Progress is also highlighted around medicines management, with the board describing this as “strengthened” via investment in workforce, infrastructure, and digital developments. One such development has been in the rollout of EPMA and plans for electronic outpatient prescribing.

Last year, in a separate update, the board highlighted its successful EPMA rollout and evidence of early impact, including “clear, accessible information” for patients and staff, clinical decision support, and the automation of “many tasks that were traditionally done on paper”. It also offers the ability for information to be shared or transferred between systems, and generates an audit log detailing each step in the process, the trust stated.

Elsewhere, the board outlines progress on strategic aims, such as the expansion of self-referral cancer pathways, “record” Hospital@Home admissions, and the go-live of digital medicines across acute and community. Challenges are noted as digital interoperability, impacting the implementation of Paediatric Early Warning Scores and deteriorating patient metrics, and reportedly “raising wider concerns about assurance during the transition to the Electronic Health Record programme”.

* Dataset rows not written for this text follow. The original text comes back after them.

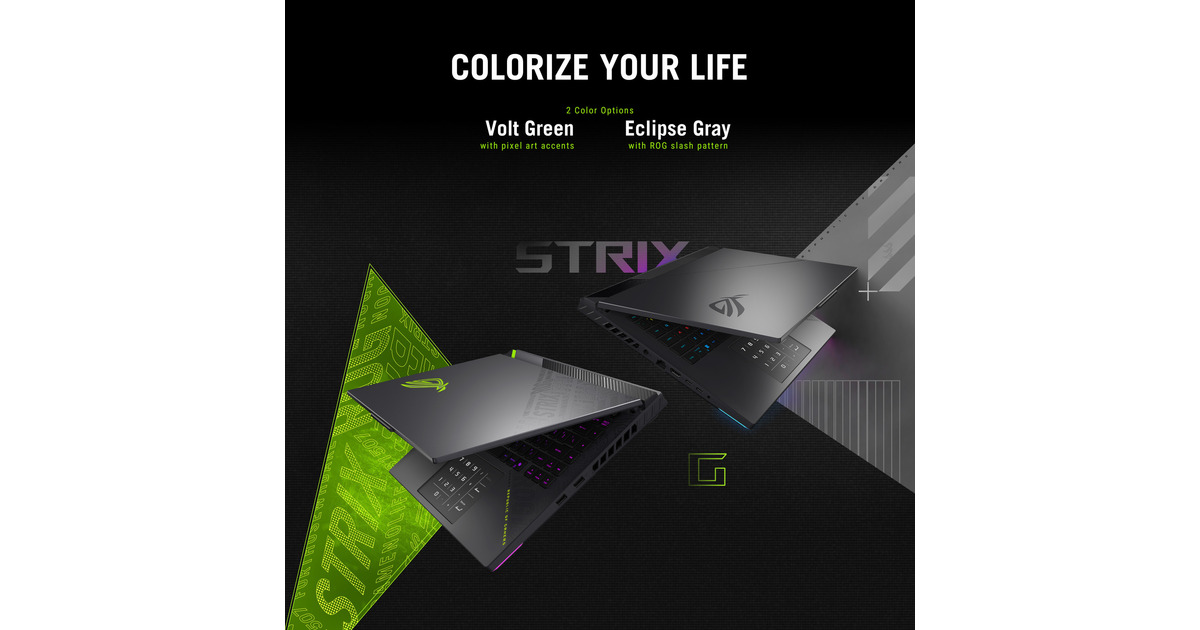 ASUSROG Strix G16 G614PM-S5004W 16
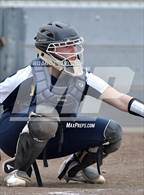 Photo from the gallery "Nevada Union vs. Red Bluff (Pleasant Valley Tournament)"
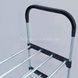 УЦЕНКА! Стеллаж для хранения обуви 8 полок Shoe rack XL-855 Черная
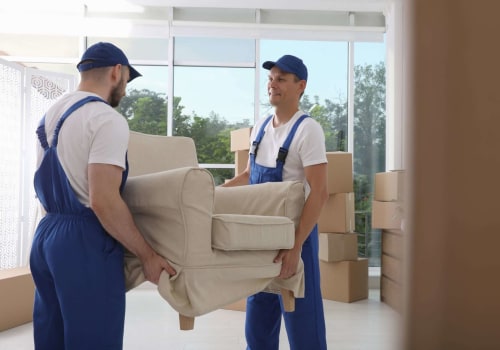 Chicago Movers: Your Trusted Moving Partners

On ambient voice utilisation, the trust highlights neurology, ENT, T&O and gynaecology clinics are using this technology and notes progress supporting improved service delivery.

The trust’s priorities for 2026 focus on reducing long waits and improving access across elective care, transforming urgent and emergency care with the expansion of same-day emergency care and virtual wards, and accelerating the adoption of digital solutions such as the Federated Data Platform and unified electronic patient records.

Wider trend: EPRs

For a HTN Now session on the topic of EPRs now and in the future, we were joined by digital leaders including Sally Mole, senior digital programme manager – digital portfolio delivery team at The Dudley Group; Keltie Jamieson, CHIO at Bermuda Hospitals Board; and David Newey, digital health expert and executive CDIO. We heard in depth from our panel in terms of their EPR journey, sharing their approach, examples, challenges and lessons learned. We went on to discuss the current position with EPRs, the opportunity, and the current need. Looking ahead, we discussed what the future of EPRs looks like in the short, medium and longer term.

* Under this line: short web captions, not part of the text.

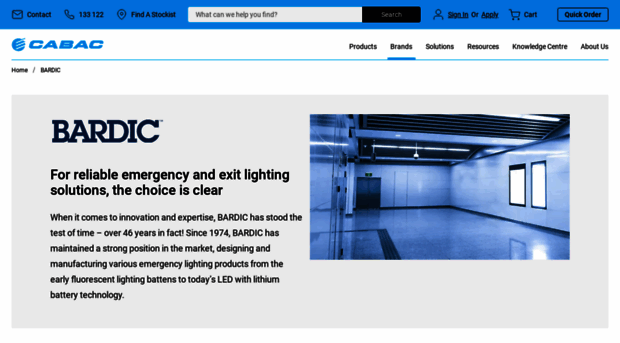bardic.com.au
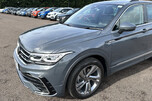 Volkswagen Tiguan 1.5 TSI R-Line Edition DSG Euro 6 (s/s) 5dr 33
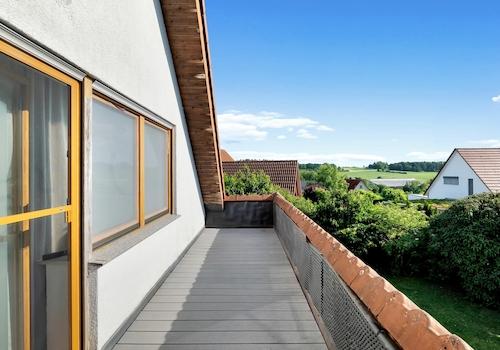 DG - Großer Balkon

East Suffolk and North Essex NHS Foundation Trust has reviewed its EPR programme, following the implementation of Epic in October 2025, highlighting positive outcomes, learnings, and early service impact. The chief executive noted that the experience of EPR implementation was positive, “the system did not fail, we have not returned to paper, and we reported in the first week post go-live”. Staff were praised for undertaking training, implementation teams were recognised, and particular attention was paid to “extraordinary work” done by training teams, and to the director of digital, logistics and operations, Mike Meers, for his “vision and leadership”.

A roadmap for delivery of Birmingham Women’s and Children’s NHS Foundation Trust’s latest strategy to 2030 has outlined a series of digital priorities across the next four years, covering post-go-live EPR optimisation, piloting AI, cloud migration, and a device and infrastructure refresh. For 2026-27, aims include publishing a new digital strategy, post-go-live optimisation of Epic EPR, completing a legacy system risk assessment and prioritised replacement plan, piloting AI solutions, redesigning data governance, and developing a pathology and genetics LIMS. Year two focuses to 2028 cover the cloud migration of non-Epic solutions, and a device and infrastructure refresh, with an AI strategy also set to launch alongside initial AI pilots.